## Begin Text section
In addition to what Michel and others said: If Unicode would ever have
to plan for running out of code points, I'm sure that they would do it
by switching to a larger code space in a way similar to what they did
when UTF-16 was introduced. This would be highly preferable to a
switch-in/switch-out mechanism, in particular one limited to emoji.
Most probably, the definition of UTF-8 would be changed to allow more
than 3 bytes, and the definition of UTF-32 would be changed to allow the
actual use of the newly allowed code points. The definition of UTF-16,
if still needed, would be a bit more tricky.
All these changes of definitions could be done a couple decades before
actually using code points in the new ranges.
Regards, Martin.
On 2026-03-23 11:36, Michel Suignard via Unicode wrote:
Having the pen on two proposals which are bringing (or have brought) over
15,000 characters in the standard, I can tell you this will not repeat very
fast. The next monster in the horizon is Mayan and that one will take a while.
Emoji only add a few characters per year. Therefore, it is not the issue. The
major contributors to expansion these days are either historical writing
systems (finite by definition) or recently invented ones, which take some
persuasion to be incorporated for good reasons. Modern writing systems encoding
is done. There are still some underserved communities, but it is not that much
in terms of needed encoding space.
In other words, not an issue by any mean. The limit of 15 planes (the 2 PUA
planes don't count) is not an issue unless you are trying to make Unicode a
glyph repository (another can of worms).
## End Text section
## Begin Given information
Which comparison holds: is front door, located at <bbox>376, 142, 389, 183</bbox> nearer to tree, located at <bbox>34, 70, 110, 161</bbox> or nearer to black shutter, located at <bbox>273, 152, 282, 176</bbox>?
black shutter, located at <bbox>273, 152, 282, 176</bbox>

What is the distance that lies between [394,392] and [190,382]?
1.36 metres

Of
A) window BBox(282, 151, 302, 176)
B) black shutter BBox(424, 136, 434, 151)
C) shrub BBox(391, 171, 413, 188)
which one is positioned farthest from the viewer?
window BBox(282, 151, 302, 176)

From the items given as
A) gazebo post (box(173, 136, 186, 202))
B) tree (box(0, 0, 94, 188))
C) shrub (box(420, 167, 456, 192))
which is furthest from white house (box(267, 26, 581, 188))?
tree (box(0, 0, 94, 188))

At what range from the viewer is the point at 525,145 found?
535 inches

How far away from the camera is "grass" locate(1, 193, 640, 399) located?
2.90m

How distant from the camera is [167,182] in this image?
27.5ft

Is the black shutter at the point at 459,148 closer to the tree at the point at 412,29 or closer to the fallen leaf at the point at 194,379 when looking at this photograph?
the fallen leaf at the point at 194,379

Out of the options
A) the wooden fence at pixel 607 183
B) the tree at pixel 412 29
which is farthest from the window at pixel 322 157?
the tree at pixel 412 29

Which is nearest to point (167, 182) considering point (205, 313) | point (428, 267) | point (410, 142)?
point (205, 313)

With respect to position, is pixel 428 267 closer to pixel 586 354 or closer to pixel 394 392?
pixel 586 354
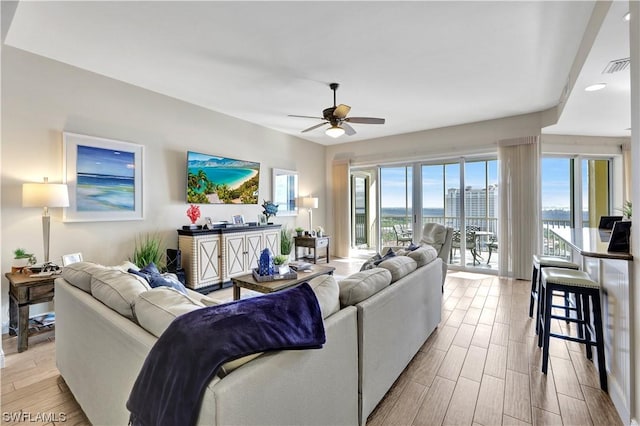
## End Given information
Goal of the exercise:
Carry the Unicode code-space message forward from its last line. The listing has no role here.

Answer to the task:
Michel
-----Original Message-----
From: Unicode <[email protected]> On Behalf Of Mark E. Shoulson
via Unicode
Sent: Sunday, March 22, 2026 7:09 PM
To: [email protected]
Subject: Re: Are there [start] emoji [end] style codes?
I remember feeling a twinge of this worry (long before emoji) back when Unicode
officially limited itself to 17 planes instead of the 65535 planes of
full-blown (at the time) ISO-10646. (That's a thing that happened, right? Or
am I inventing history?) Gee, sooner or later things will run out... But be
realistic. It *is* true that with characters always being added and never
removed, eventually the current stock could eventually run out; that's just
math. But it isn't just the current trends place that happening way in the
future; we also don't expect current trends to continue. Unicode was never
meant to be infinite and encompass every kind of writing that will ever be
invented. We're already filling in the corners with obscure scripts now, and
there are only so many more writing systems worth encoding. Same with emoji
(well, maybe). We would hope that the growth of the emoji set would slow down
as most of the important symbols get encoded. (It is a little !
ha!
rd to say for certain because emoji aren't like other things, and we're still
sort of figuring out how to treat them.)
So, yes, I understand the knee-jerk feeling that "there's only a limited
supply!" and also the feeling that everyone else is just pretending the problem is
SOOO far in the future when they should know better... but it really kind of *is* that
far off.
~mark
On 3/22/26 6:06 PM, Doug Ewell via Unicode wrote:
Lee Shallis wrote:
Sooner or later the current pool will run out.
That’s like saying “Sooner or later, the earth will crash into the sun.” It’s
not like Y2K, where developers created problems that surfaced within decades;
this is more like centuries or millennium.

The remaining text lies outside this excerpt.